◆ **WHAT YOU WILL DO**
Take the entries below and print all of them exactly, please.

◆ **INPUT ROWS**
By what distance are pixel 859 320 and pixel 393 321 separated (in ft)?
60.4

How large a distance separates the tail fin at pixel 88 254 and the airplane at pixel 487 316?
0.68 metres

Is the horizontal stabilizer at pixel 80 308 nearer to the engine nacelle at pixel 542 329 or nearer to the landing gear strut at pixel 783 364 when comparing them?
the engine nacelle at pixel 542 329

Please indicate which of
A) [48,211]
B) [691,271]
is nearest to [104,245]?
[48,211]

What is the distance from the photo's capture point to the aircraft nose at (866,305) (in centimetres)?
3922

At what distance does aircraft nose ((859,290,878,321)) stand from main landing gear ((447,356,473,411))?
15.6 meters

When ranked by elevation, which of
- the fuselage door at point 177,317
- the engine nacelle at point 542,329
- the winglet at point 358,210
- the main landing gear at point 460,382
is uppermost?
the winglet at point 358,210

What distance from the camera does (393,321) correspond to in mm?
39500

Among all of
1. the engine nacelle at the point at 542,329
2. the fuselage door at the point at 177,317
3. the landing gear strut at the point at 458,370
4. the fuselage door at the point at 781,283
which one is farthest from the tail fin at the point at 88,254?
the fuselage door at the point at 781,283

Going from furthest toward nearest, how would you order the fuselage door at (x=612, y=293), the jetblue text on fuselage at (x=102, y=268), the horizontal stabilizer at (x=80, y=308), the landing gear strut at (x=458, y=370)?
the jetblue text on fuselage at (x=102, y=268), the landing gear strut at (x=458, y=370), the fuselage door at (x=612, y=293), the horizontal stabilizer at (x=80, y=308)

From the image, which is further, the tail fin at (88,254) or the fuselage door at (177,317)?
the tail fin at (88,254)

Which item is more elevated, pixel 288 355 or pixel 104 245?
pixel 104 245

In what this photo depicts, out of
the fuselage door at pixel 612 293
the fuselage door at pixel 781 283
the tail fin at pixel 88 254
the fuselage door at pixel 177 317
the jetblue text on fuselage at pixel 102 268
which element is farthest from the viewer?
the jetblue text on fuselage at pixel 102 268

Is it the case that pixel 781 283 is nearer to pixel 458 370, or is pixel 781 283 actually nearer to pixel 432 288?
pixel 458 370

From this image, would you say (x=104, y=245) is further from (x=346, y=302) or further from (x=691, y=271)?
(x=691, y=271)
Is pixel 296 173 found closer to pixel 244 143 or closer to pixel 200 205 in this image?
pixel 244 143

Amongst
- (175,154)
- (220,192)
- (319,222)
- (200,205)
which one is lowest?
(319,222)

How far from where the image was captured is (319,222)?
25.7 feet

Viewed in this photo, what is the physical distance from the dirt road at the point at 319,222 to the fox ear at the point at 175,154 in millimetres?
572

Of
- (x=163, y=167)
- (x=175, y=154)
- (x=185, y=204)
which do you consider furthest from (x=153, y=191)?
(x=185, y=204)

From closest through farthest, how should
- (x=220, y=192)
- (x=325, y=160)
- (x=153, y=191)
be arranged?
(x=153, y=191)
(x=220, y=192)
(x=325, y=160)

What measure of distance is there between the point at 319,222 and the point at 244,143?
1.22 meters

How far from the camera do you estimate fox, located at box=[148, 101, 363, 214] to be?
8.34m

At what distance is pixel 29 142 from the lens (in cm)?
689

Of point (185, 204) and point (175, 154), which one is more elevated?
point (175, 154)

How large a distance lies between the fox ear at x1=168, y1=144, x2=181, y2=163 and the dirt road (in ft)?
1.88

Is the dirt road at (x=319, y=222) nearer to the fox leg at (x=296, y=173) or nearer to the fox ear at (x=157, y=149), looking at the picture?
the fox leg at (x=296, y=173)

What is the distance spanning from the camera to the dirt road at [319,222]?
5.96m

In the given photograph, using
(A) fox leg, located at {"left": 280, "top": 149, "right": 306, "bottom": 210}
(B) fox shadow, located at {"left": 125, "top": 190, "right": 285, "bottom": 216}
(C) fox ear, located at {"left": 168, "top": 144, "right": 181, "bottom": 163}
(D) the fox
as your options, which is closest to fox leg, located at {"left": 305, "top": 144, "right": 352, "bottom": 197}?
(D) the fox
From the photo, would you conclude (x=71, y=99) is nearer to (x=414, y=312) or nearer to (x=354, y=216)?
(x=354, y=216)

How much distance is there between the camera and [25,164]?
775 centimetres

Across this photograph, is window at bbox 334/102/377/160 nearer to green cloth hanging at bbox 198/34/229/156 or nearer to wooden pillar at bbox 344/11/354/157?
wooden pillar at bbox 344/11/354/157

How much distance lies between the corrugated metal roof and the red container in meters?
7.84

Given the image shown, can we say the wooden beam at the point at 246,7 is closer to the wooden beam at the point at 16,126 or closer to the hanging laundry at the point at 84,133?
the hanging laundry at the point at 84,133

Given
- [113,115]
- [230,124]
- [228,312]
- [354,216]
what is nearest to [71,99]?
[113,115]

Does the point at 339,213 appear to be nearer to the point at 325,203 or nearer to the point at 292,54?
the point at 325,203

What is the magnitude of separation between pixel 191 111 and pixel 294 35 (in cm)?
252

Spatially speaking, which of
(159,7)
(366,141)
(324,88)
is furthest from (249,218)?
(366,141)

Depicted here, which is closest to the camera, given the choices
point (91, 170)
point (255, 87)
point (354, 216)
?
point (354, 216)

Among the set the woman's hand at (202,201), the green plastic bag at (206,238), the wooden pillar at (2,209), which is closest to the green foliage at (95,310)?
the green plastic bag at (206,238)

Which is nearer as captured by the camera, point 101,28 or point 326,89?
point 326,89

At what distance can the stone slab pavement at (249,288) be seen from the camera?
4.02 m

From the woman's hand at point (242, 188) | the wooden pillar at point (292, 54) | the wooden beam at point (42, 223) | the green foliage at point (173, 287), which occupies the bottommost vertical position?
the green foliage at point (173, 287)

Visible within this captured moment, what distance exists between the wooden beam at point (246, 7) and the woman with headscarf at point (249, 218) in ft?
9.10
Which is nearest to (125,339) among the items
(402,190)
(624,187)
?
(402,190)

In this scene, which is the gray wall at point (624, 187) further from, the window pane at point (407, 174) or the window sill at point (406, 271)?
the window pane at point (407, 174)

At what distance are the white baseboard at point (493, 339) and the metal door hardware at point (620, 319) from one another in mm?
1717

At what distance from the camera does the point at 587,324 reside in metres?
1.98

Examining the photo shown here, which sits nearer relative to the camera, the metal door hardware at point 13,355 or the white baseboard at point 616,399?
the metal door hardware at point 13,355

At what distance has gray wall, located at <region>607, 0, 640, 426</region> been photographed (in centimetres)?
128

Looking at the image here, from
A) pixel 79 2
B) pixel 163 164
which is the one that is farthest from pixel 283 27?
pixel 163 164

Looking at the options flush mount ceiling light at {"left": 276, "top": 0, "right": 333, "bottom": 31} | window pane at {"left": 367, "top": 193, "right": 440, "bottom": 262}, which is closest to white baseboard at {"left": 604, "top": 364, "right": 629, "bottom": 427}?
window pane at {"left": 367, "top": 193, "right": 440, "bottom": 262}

◆ **THE ANSWER**
By what distance are pixel 859 320 and pixel 393 321 separated (in ft)?
60.4

How large a distance separates the tail fin at pixel 88 254 and the airplane at pixel 487 316?
0.68 metres

Is the horizontal stabilizer at pixel 80 308 nearer to the engine nacelle at pixel 542 329 or nearer to the landing gear strut at pixel 783 364 when comparing them?
the engine nacelle at pixel 542 329

Please indicate which of
A) [48,211]
B) [691,271]
is nearest to [104,245]?
[48,211]

What is the distance from the photo's capture point to the aircraft nose at (866,305) (in centimetres)?
3922

At what distance does aircraft nose ((859,290,878,321)) stand from main landing gear ((447,356,473,411))?
15.6 meters

When ranked by elevation, which of
- the fuselage door at point 177,317
- the engine nacelle at point 542,329
- the winglet at point 358,210
- the main landing gear at point 460,382
is uppermost?
the winglet at point 358,210

What distance from the camera does (393,321) correspond to in mm?
39500

Among all of
1. the engine nacelle at the point at 542,329
2. the fuselage door at the point at 177,317
3. the landing gear strut at the point at 458,370
4. the fuselage door at the point at 781,283
which one is farthest from the tail fin at the point at 88,254?
the fuselage door at the point at 781,283

Going from furthest toward nearest, how would you order the fuselage door at (x=612, y=293), the jetblue text on fuselage at (x=102, y=268), the horizontal stabilizer at (x=80, y=308), the landing gear strut at (x=458, y=370)?
the jetblue text on fuselage at (x=102, y=268), the landing gear strut at (x=458, y=370), the fuselage door at (x=612, y=293), the horizontal stabilizer at (x=80, y=308)

From the image, which is further, the tail fin at (88,254) or the fuselage door at (177,317)?
the tail fin at (88,254)

Which item is more elevated, pixel 288 355 or pixel 104 245?
pixel 104 245

In what this photo depicts, out of
the fuselage door at pixel 612 293
the fuselage door at pixel 781 283
the tail fin at pixel 88 254
the fuselage door at pixel 177 317
the jetblue text on fuselage at pixel 102 268
which element is farthest from the viewer?
the jetblue text on fuselage at pixel 102 268

Is it the case that pixel 781 283 is nearer to pixel 458 370, or is pixel 781 283 actually nearer to pixel 432 288?
pixel 458 370

From this image, would you say (x=104, y=245) is further from (x=346, y=302) or further from (x=691, y=271)?
(x=691, y=271)
Is pixel 296 173 found closer to pixel 244 143 or closer to pixel 200 205 in this image?
pixel 244 143

Amongst
- (175,154)
- (220,192)
- (319,222)
- (200,205)
which one is lowest?
(319,222)

How far from where the image was captured is (319,222)?
25.7 feet

Viewed in this photo, what is the physical distance from the dirt road at the point at 319,222 to the fox ear at the point at 175,154 in millimetres?
572

Of
- (x=163, y=167)
- (x=175, y=154)
- (x=185, y=204)
which do you consider furthest from (x=153, y=191)?
(x=185, y=204)

From closest through farthest, how should
- (x=220, y=192)
- (x=325, y=160)
- (x=153, y=191)
be arranged?
(x=153, y=191)
(x=220, y=192)
(x=325, y=160)

What measure of distance is there between the point at 319,222 and the point at 244,143?
1.22 meters

How far from the camera do you estimate fox, located at box=[148, 101, 363, 214] to be?
8.34m

At what distance is pixel 29 142 from the lens (in cm)?
689

Of point (185, 204) and point (175, 154), which one is more elevated?
point (175, 154)

How large a distance lies between the fox ear at x1=168, y1=144, x2=181, y2=163 and the dirt road (in ft)?
1.88

Is the dirt road at (x=319, y=222) nearer to the fox leg at (x=296, y=173) or nearer to the fox ear at (x=157, y=149), looking at the picture?
the fox leg at (x=296, y=173)

What is the distance spanning from the camera to the dirt road at [319,222]?
5.96m

In the given photograph, using
(A) fox leg, located at {"left": 280, "top": 149, "right": 306, "bottom": 210}
(B) fox shadow, located at {"left": 125, "top": 190, "right": 285, "bottom": 216}
(C) fox ear, located at {"left": 168, "top": 144, "right": 181, "bottom": 163}
(D) the fox
as your options, which is closest to fox leg, located at {"left": 305, "top": 144, "right": 352, "bottom": 197}?
(D) the fox
From the photo, would you conclude (x=71, y=99) is nearer to (x=414, y=312) or nearer to (x=354, y=216)?
(x=354, y=216)

How much distance is there between the camera and [25,164]?
775 centimetres

Across this photograph, is window at bbox 334/102/377/160 nearer to green cloth hanging at bbox 198/34/229/156 or nearer to wooden pillar at bbox 344/11/354/157?
wooden pillar at bbox 344/11/354/157

How much distance lies between the corrugated metal roof and the red container in meters?
7.84

Given the image shown, can we say the wooden beam at the point at 246,7 is closer to the wooden beam at the point at 16,126 or closer to the hanging laundry at the point at 84,133?
the hanging laundry at the point at 84,133

Given
- [113,115]
- [230,124]
- [228,312]
- [354,216]
what is nearest to [71,99]?
[113,115]

Does the point at 339,213 appear to be nearer to the point at 325,203 or nearer to the point at 292,54?
the point at 325,203

What is the magnitude of separation between pixel 191 111 and pixel 294 35 (in cm)?
252

Spatially speaking, which of
(159,7)
(366,141)
(324,88)
is furthest from (249,218)?
(366,141)

Depicted here, which is closest to the camera, given the choices
point (91, 170)
point (255, 87)
point (354, 216)
?
point (354, 216)

Among the set the woman's hand at (202,201), the green plastic bag at (206,238), the wooden pillar at (2,209), which is closest to the green foliage at (95,310)?
the green plastic bag at (206,238)

Which is nearer as captured by the camera, point 101,28 or point 326,89?
point 326,89

At what distance can the stone slab pavement at (249,288) be seen from the camera?
4.02 m

From the woman's hand at point (242, 188) | the wooden pillar at point (292, 54) | the wooden beam at point (42, 223) | the green foliage at point (173, 287), which occupies the bottommost vertical position?
the green foliage at point (173, 287)

Visible within this captured moment, what distance exists between the wooden beam at point (246, 7) and the woman with headscarf at point (249, 218) in ft?
9.10
Which is nearest to (125,339) among the items
(402,190)
(624,187)
?
(402,190)

In this scene, which is the gray wall at point (624, 187) further from, the window pane at point (407, 174) or the window sill at point (406, 271)?
the window pane at point (407, 174)

At what distance are the white baseboard at point (493, 339) and the metal door hardware at point (620, 319) from one another in mm?
1717

At what distance from the camera does the point at 587,324 reside in metres?
1.98

Examining the photo shown here, which sits nearer relative to the camera, the metal door hardware at point 13,355 or the white baseboard at point 616,399?
the metal door hardware at point 13,355

At what distance has gray wall, located at <region>607, 0, 640, 426</region> been photographed (in centimetres)?
128

Looking at the image here, from
A) pixel 79 2
B) pixel 163 164
which is the one that is farthest from pixel 283 27?
pixel 163 164

Looking at the options flush mount ceiling light at {"left": 276, "top": 0, "right": 333, "bottom": 31} | window pane at {"left": 367, "top": 193, "right": 440, "bottom": 262}, which is closest to white baseboard at {"left": 604, "top": 364, "right": 629, "bottom": 427}?
window pane at {"left": 367, "top": 193, "right": 440, "bottom": 262}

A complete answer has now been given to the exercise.